(Dataset records)
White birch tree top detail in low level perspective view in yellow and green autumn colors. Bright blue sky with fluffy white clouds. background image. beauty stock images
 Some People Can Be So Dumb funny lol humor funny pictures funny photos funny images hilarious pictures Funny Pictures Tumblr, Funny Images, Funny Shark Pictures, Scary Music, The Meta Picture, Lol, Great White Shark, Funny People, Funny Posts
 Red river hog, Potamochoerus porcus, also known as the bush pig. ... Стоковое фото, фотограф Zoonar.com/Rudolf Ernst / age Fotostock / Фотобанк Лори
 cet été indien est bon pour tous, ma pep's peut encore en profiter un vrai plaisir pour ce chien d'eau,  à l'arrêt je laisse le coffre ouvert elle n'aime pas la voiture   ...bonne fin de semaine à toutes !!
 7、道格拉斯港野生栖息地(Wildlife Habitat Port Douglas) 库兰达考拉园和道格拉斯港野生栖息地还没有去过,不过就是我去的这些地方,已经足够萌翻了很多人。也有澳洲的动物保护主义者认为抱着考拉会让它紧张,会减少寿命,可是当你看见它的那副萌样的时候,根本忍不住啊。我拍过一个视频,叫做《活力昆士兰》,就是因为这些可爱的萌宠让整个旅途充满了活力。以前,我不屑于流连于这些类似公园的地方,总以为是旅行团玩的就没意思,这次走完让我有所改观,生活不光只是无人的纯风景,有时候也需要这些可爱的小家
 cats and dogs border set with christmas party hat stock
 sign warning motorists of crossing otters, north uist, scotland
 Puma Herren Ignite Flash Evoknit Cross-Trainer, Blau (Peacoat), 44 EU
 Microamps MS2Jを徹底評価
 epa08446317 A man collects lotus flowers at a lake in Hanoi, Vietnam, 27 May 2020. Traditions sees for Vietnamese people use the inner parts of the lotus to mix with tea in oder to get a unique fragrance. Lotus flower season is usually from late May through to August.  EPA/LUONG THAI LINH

#### Task to complete
Where a line of the records above holds the word "with", copy that line.

#### Your response
White birch tree top detail in low level perspective view in yellow and green autumn colors. Bright blue sky with fluffy white clouds. background image. beauty stock images
 cats and dogs border set with christmas party hat stock
 epa08446317 A man collects lotus flowers at a lake in Hanoi, Vietnam, 27 May 2020. Traditions sees for Vietnamese people use the inner parts of the lotus to mix with tea in oder to get a unique fragrance. Lotus flower season is usually from late May through to August.  EPA/LUONG THAI LINH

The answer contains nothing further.